Another cosmetic problem is the less-than-user-friendly layout, a likely
result of having to cram almost a hundred documents and essays, plus the
editors’ introductory essays, into a single volume. Even the paperback
edition is heavy, and each page looks like a chore: tall, wide,
small-font text, no pictures or graphs. Perhaps the publisher would be
willing to try lighter, less dense, and cheaper split editions (say, one
for pre-1900 and one for post-1900) in the future?
A cautionary note: Expect the vast majority of college students to
struggle with the older primary documents, which reflect a different,
more rococo style of writing. A humanities professor (whose students
might have been expected to have some exposure to older writings) once
tested his students’ comprehension of the long opening sentence of the
Declaration of Independence and found that it eluded the majority of
them.[1] An economics professor (the reviewer) repeated this experiment
and found an even larger majority that missed the gist of the sentence.

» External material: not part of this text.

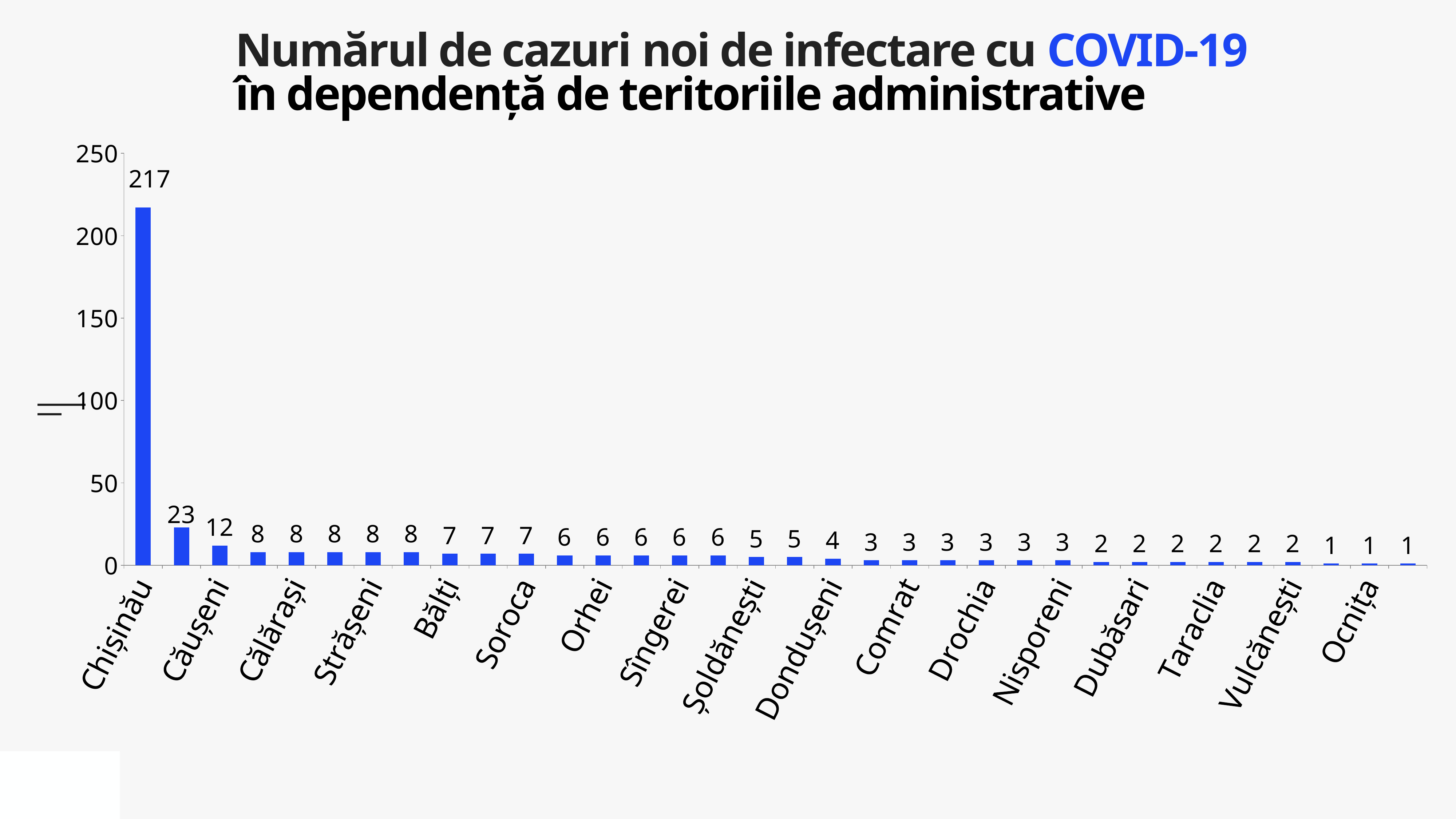
Which has more new cases, Orhei or Comrat? Orhei Is the value for Chișinău greater or less than 200? greater How many new COVID-19 cases are shown for Orhei? 6 Which administrative territory has the highest number of new COVID-19 cases? Chișinău How many new COVID-19 cases are shown for Comrat? 3 How many new COVID-19 cases are shown for Călărași? 8 What is the difference between the number of cases in Chișinău and in Ocnița? 216 What colour are the bars in the chart? blue How many new COVID-19 cases are shown for Ocnița? 1 What type of chart is shown on the slide? bar chart Do the values rise or fall moving from left to right along the x axis? fall How many new COVID-19 cases are shown for Chișinău? 217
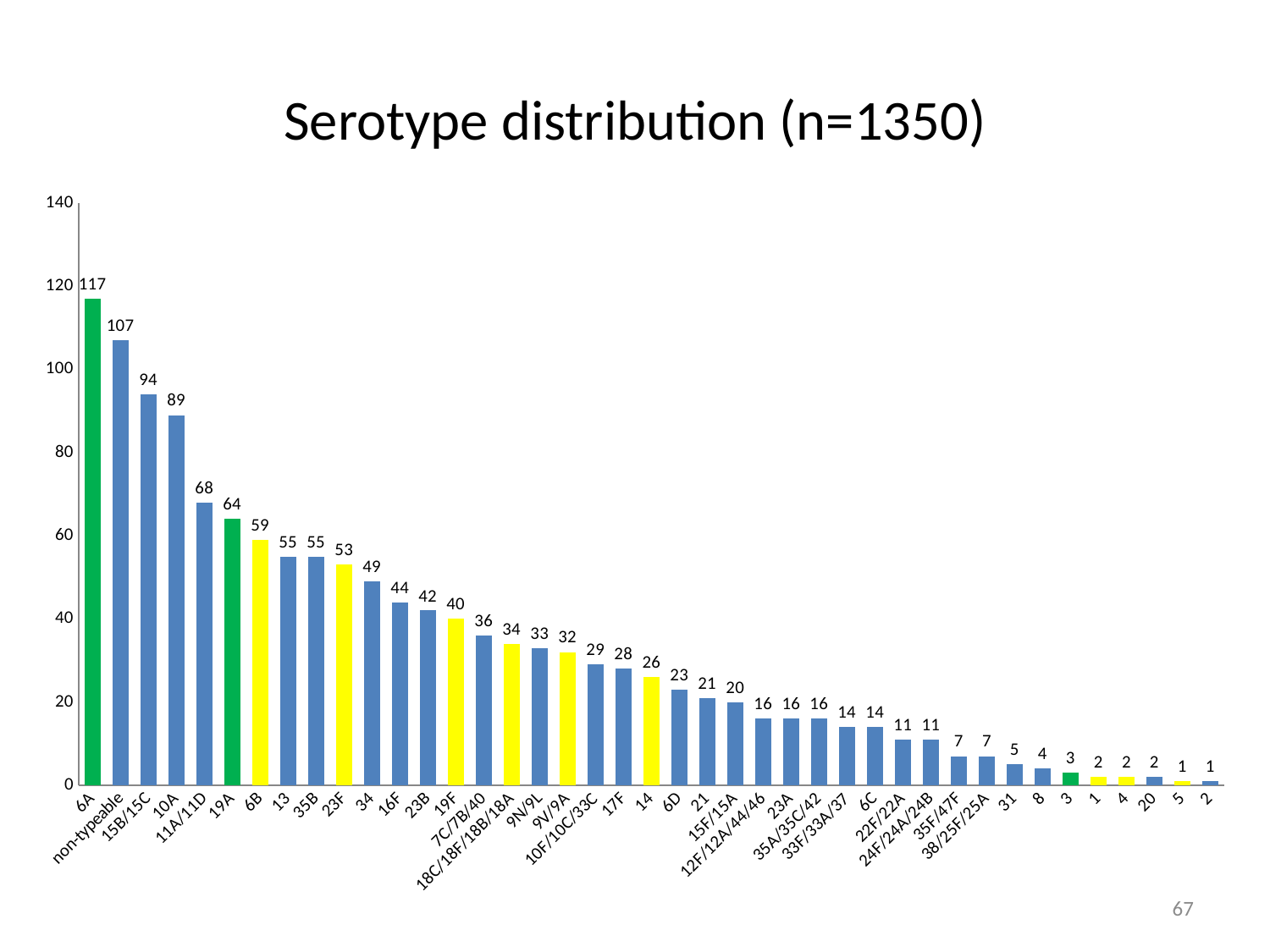
What is the value for serotype 19F? 40 What is the difference between the values for 6A and non-typeable? 10 Which is larger, the value for 15B/15C or the value for 10A? 15B/15C What is the difference between the values for 6B and 23F? 6 What is the title of the chart? Serotype distribution (n=1350) What is the value for serotype 6A? 117 Do the values rise or fall from left to right along the x axis? fall What kind of chart is shown on the slide? bar chart What is the value for 12F/12A/44/46? 16 What is the value for the non-typeable category? 107 Is the value for 11A/11D greater or less than 60? greater Which serotype has the highest value? 6A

Teachers should anticipate spending a good bit of time walking their
students through these primary documents.
With these caveats in mind, the book is a godsend to American economic
historians and their students. For the right group of students and the
right course, it offers a great way to organize the material. Even for
professors who would not assign the book, it is an excellent desk
reference and a helpful source of background and color for one’s
lectures. As a tool for beginning literature reviews, the book is an
outstanding reference. Its strength in historiography makes it a must
for virtually any academic library.
Reference:
1. David Mulroy, _The War Against Grammar_. Portsmouth, NH:
CrossCurrents, 2003.
Ranjit S. Dighe is associate professor of economics at the State
University of New York College at Oswego. His research interests
include wages and Keynesian economics in the Great Depression, monetary
populism, and the political economy of Prohibition. He is the author of
“The U.S. Business Press and Prohibition,” _Social History of Alcohol
and Drugs_ 22(2): 6-20 (Spring 2008).